▸ Your task
Pick out every line in the data below that contains the string "bbox", matching case exactly, and copy each such line.
====
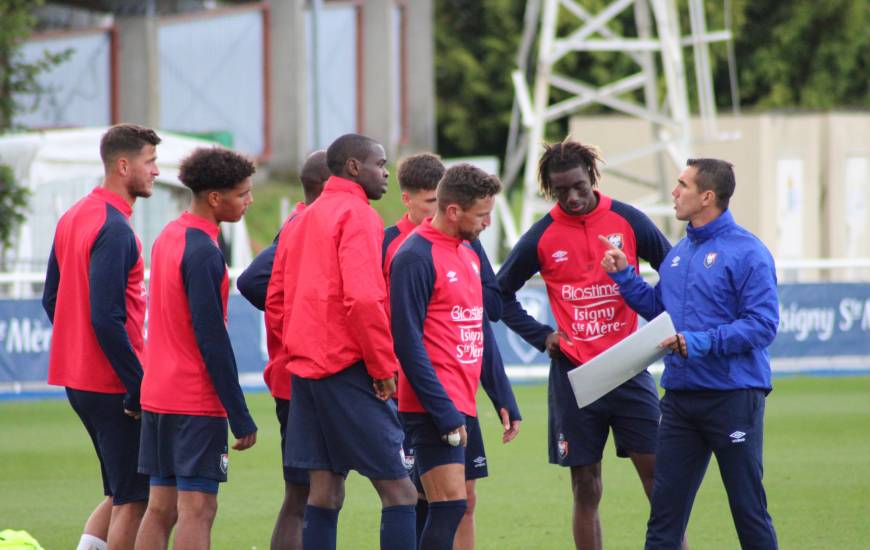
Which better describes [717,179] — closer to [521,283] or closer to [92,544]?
[521,283]

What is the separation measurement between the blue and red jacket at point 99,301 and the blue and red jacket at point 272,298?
650 mm

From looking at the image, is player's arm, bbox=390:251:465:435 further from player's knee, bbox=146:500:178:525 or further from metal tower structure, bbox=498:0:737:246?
metal tower structure, bbox=498:0:737:246

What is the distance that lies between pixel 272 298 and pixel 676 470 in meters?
2.19

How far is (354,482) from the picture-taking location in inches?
453

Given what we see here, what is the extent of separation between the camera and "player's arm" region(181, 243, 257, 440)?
6.45 metres

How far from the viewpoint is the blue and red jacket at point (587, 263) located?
7.62 meters

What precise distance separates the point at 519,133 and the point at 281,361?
40469mm

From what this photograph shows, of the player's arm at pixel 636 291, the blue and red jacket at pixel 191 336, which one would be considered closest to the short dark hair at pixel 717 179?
the player's arm at pixel 636 291

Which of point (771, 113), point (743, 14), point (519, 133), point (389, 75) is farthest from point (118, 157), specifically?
point (743, 14)

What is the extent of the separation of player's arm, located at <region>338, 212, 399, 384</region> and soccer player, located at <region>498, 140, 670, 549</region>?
1.63 metres

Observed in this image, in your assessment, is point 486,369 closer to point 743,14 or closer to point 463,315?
point 463,315

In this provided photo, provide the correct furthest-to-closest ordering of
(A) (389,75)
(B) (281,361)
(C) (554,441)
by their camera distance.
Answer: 1. (A) (389,75)
2. (C) (554,441)
3. (B) (281,361)

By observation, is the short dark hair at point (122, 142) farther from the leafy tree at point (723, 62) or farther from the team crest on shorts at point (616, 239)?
the leafy tree at point (723, 62)

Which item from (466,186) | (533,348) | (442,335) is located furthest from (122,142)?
(533,348)
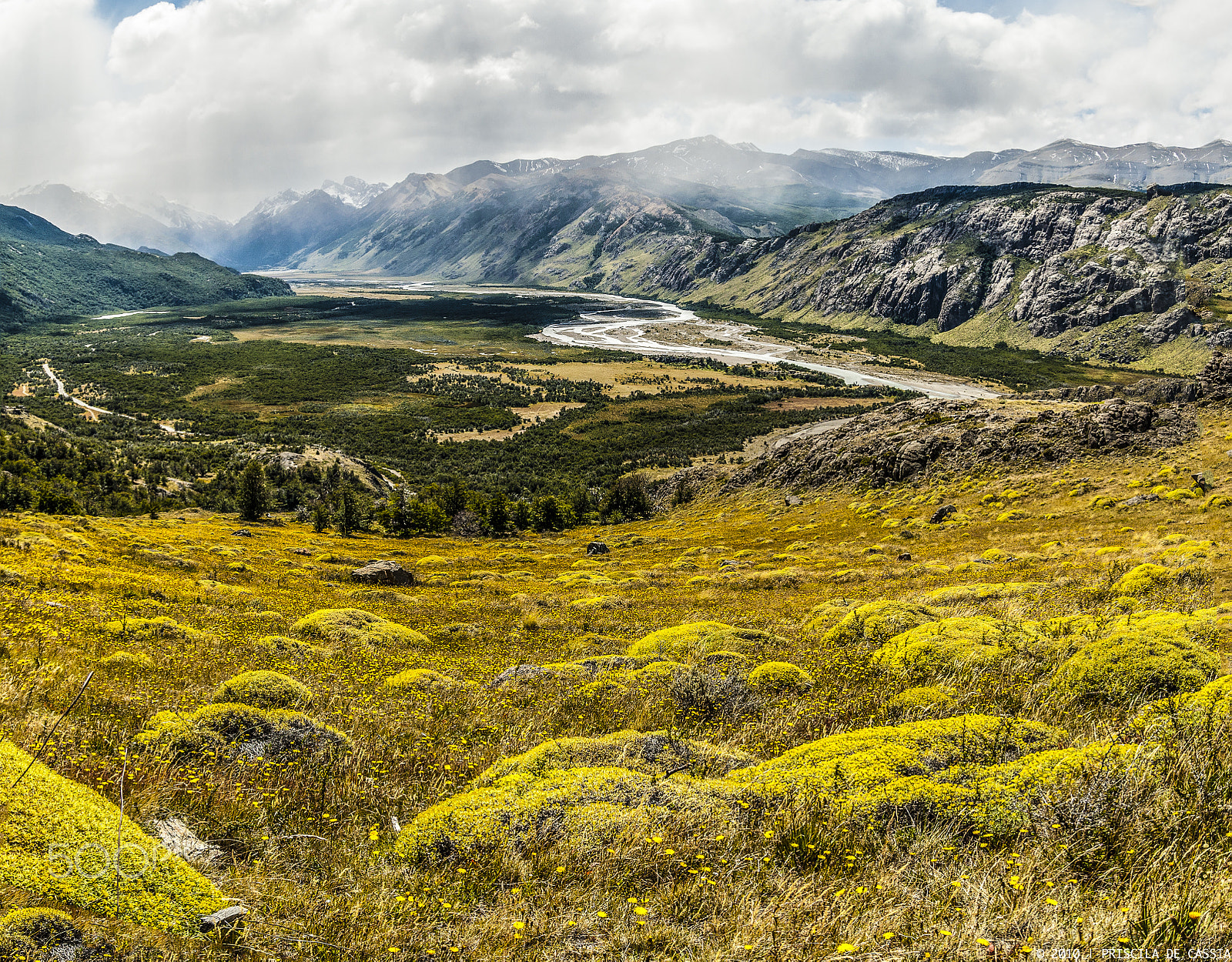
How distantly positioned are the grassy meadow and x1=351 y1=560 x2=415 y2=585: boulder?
45.2 ft

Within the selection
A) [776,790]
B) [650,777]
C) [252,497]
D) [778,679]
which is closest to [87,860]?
[650,777]

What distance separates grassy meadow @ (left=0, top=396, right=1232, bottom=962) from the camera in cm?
387

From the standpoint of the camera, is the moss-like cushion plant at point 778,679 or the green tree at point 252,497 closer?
the moss-like cushion plant at point 778,679

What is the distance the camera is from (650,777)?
5.88 m

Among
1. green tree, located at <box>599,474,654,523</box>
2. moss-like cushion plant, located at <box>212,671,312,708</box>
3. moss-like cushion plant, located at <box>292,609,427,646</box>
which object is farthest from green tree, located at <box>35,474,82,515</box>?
green tree, located at <box>599,474,654,523</box>

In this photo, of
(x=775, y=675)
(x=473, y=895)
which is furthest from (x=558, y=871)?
(x=775, y=675)

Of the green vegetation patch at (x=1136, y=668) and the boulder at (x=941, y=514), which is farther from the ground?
the green vegetation patch at (x=1136, y=668)

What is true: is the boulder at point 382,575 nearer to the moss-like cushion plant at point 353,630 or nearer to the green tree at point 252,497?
the moss-like cushion plant at point 353,630

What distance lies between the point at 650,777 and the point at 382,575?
2711 centimetres

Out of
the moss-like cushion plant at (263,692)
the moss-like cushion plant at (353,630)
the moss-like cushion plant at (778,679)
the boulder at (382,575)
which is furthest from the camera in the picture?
the boulder at (382,575)

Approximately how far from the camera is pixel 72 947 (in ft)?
10.8

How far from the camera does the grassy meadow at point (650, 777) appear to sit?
387 cm

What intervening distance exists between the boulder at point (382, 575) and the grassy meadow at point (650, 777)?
1378 cm

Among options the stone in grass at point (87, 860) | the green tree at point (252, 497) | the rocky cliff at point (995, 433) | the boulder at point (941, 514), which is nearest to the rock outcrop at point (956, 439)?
the rocky cliff at point (995, 433)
====
▸ Final answer
From looking at the image, is player's arm, bbox=390:251:465:435 further from player's knee, bbox=146:500:178:525 or further from metal tower structure, bbox=498:0:737:246?
metal tower structure, bbox=498:0:737:246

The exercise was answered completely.